Glenn Bossik, Editor-in-Chief:
The Writers Guild of America (WGA) publishes a list of rates known as the
Schedule of Minimums. This can serve as a guide for pricing your screenplay. Determining your rate of pay will depend on whether your script will be produced as part of a film or TV program.

In addition, the WGA has created a category known as new media, which covers stories that are used in video games and on DVD, as well as the Internet. To provide information about the new media category, the WGA has created the New Media Caucus, an organization providing a directory that lists writers seeking work. Non-WGA members can join and are eligible for a directory listing. They can also attend educational seminars.

Literary Magazines


Are there literary magazines that publish screenplays?

—Ben Cooper

Glenn Bossik, Editor-in-Chief:

Director Francis Ford Coppola publishes Zoetrope: All Story, a quarterly magazine that features one-act plays and short stories. The magazine sponsors online screenwriting courses that are offered through and include lectures, writing exercises, and critiques. There’s a basic course and an advanced course. Both are taught over a period of 10 weeks. Coppola also holds an annual screenwriting contest through his film studio, American Zoetrope. In this year’s contest, the winner and finalists will have the chance to have their screenplays considered for an option and development.

Script Coverage


I need help with script revisions. I want to make sure my screenplay is ready for submission to agents. But I’m not sure if script coverage is worth the price or whether it would really make a difference. I also don’t know what type of reader would write useful coverage.

—Janice Briant
    Boston, MA

Glenn Bossik, Editor-in-Chief:
Script coverage should be thought of as a writing tool. Like any tool, it requires an investment. If your screenplay is produced as a result of advice garnered from top-notch coverage, you will have received a positive return on your investment.

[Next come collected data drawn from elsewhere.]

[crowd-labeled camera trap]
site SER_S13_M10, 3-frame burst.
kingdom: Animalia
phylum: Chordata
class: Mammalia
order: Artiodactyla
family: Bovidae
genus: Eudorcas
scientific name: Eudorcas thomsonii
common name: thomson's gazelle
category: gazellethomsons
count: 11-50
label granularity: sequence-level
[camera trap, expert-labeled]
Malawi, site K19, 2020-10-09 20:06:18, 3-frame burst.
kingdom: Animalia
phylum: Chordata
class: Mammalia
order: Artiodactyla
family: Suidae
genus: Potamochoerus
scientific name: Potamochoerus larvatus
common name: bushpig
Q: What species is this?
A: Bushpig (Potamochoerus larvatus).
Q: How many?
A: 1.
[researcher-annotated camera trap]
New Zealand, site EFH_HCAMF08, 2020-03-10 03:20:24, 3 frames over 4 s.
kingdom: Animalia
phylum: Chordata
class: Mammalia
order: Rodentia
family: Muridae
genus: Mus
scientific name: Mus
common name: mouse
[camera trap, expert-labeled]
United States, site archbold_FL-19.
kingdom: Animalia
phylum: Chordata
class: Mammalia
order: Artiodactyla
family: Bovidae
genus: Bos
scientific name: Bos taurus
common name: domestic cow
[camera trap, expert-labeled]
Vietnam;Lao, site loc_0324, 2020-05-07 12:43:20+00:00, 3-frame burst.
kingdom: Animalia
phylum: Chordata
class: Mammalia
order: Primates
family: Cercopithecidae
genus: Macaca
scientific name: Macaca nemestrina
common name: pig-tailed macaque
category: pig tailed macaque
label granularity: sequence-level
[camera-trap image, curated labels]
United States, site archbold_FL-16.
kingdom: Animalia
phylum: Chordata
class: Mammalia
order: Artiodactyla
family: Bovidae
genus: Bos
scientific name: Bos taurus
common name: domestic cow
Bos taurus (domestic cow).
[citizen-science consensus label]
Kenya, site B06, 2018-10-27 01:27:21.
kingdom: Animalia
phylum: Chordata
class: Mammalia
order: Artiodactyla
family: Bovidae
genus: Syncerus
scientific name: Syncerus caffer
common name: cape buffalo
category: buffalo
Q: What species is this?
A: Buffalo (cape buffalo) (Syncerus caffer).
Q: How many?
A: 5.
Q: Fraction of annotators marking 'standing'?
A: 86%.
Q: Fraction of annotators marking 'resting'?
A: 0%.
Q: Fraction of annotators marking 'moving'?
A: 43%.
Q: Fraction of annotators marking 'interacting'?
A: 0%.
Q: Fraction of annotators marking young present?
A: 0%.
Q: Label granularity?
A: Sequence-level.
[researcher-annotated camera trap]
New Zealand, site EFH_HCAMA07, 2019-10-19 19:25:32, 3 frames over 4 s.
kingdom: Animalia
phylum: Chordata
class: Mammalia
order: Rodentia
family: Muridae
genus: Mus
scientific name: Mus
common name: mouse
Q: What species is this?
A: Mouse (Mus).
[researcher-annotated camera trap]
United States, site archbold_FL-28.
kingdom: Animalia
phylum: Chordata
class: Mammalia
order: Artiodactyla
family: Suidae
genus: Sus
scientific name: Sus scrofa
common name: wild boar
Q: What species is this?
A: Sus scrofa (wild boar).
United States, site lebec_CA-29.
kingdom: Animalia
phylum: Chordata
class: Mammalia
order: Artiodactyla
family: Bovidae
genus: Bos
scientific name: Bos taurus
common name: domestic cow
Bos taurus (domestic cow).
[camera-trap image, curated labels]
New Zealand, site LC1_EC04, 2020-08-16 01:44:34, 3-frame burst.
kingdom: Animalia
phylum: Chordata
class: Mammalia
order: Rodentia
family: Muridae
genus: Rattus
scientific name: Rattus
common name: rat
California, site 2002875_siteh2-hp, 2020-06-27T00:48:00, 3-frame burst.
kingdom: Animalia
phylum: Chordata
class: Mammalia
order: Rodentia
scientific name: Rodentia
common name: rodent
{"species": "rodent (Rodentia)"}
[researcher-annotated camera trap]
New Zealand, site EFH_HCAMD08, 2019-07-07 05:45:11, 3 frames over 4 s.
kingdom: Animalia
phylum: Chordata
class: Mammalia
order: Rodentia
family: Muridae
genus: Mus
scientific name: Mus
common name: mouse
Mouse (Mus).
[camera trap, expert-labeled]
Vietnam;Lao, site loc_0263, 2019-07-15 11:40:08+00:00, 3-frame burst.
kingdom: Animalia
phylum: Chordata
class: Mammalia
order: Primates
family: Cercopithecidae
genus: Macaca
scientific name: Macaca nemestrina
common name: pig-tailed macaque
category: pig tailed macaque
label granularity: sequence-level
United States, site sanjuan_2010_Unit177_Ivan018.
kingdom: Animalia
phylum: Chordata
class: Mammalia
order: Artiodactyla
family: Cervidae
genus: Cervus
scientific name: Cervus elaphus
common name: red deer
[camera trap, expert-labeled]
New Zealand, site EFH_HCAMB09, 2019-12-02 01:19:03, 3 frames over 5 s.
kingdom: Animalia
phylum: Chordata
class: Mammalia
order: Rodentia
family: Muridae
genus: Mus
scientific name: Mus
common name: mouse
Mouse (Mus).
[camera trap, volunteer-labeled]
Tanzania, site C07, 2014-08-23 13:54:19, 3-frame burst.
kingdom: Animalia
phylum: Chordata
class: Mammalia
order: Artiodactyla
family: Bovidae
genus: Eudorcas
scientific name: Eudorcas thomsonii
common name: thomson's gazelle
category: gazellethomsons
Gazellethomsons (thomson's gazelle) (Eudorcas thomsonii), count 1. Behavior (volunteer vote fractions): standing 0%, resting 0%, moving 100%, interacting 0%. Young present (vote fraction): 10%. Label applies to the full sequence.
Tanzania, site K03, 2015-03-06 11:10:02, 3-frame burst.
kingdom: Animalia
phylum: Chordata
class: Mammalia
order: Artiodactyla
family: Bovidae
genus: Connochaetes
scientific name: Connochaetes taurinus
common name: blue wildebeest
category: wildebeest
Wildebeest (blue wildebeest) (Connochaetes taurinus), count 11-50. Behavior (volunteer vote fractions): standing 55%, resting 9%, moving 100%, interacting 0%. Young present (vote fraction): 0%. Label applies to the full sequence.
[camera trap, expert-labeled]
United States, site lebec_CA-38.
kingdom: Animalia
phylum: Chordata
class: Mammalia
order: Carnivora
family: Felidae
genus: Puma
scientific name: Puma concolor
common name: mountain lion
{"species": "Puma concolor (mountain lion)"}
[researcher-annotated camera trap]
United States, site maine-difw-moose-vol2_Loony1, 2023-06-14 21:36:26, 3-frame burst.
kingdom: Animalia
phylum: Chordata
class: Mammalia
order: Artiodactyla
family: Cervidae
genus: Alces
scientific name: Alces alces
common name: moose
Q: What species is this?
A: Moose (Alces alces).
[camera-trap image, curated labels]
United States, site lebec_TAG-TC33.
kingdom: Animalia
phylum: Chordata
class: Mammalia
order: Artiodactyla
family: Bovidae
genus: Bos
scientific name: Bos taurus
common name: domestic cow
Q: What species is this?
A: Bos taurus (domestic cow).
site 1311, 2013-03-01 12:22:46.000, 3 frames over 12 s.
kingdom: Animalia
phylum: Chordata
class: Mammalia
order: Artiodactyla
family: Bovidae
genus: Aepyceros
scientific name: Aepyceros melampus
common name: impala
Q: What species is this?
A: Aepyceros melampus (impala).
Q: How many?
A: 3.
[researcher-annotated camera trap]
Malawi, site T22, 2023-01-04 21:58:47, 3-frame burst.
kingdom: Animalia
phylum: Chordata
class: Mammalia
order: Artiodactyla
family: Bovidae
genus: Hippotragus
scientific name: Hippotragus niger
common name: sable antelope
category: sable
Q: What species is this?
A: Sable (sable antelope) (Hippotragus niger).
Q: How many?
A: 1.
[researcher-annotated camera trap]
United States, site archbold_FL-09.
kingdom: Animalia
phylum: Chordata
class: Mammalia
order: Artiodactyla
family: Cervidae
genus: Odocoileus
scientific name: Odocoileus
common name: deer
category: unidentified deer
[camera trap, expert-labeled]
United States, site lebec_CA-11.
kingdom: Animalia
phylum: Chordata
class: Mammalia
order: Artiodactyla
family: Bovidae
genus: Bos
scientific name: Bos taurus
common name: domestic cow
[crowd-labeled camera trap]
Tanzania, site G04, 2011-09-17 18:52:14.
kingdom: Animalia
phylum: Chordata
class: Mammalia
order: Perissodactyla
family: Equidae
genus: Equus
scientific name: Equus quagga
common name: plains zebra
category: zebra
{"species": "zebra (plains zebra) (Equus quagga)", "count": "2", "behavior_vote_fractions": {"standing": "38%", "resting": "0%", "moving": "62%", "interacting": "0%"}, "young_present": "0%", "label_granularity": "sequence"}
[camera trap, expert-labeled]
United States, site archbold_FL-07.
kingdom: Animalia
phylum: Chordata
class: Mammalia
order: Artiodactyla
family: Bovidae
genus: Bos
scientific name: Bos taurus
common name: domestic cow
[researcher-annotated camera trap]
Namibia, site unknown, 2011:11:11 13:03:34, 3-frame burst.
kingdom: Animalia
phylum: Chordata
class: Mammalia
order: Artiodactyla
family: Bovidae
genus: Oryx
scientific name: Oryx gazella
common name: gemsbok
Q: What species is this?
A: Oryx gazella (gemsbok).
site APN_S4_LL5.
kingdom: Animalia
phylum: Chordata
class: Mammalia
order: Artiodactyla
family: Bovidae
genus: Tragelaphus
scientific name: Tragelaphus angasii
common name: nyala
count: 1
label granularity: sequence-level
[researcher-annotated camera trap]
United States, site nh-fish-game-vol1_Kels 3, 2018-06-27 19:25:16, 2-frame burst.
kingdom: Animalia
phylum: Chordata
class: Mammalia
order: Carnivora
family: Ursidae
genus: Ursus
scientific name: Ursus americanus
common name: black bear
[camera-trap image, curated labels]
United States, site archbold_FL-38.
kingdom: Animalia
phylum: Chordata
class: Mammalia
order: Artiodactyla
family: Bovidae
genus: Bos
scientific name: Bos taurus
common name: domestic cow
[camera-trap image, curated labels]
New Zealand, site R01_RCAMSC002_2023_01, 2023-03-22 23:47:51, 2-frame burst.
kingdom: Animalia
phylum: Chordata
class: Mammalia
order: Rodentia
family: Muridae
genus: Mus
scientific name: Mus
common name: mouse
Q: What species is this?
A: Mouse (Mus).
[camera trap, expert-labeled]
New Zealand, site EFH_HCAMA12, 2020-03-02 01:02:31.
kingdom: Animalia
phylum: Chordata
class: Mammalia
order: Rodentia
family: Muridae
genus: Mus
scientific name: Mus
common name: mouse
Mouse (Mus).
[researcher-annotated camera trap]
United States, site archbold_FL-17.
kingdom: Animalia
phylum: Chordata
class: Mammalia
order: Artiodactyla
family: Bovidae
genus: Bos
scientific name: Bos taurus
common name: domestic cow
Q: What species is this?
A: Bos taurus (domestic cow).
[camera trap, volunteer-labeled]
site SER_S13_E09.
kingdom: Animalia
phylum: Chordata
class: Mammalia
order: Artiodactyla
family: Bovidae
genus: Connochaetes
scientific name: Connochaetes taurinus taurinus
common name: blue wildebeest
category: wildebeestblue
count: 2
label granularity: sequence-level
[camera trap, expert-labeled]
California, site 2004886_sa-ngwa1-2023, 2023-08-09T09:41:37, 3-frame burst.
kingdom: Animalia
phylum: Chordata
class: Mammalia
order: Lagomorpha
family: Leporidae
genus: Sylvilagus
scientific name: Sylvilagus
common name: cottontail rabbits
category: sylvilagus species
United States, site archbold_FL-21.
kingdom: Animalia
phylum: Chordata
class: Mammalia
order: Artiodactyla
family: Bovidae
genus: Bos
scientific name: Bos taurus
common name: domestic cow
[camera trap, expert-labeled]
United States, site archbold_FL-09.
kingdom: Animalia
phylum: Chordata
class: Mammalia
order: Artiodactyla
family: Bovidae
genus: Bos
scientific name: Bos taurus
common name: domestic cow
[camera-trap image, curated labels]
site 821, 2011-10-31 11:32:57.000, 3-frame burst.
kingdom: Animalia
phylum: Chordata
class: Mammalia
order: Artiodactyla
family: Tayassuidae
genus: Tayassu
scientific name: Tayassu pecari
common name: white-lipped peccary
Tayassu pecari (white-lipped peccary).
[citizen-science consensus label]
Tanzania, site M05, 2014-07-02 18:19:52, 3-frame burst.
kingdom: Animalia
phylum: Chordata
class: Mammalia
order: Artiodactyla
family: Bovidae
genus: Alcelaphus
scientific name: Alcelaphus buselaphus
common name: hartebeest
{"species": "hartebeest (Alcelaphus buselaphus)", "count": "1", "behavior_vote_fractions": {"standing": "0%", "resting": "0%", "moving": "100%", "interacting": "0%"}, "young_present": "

When evaluating readers, look for someone who pledges to write the coverage him- or herself. That way, you can get personal attention. After all, it’s your money, and you should be given the name of the reader in advance. It’s also a good idea to ask for sample coverage. This will help you evaluate the skills of the reader, enabling you to see if you will receive clear, detailed advice for revisions. In addition, ask the prospective reader if you’ll be able to ask follow-up questions about the coverage. Sometimes, advice requires clarification.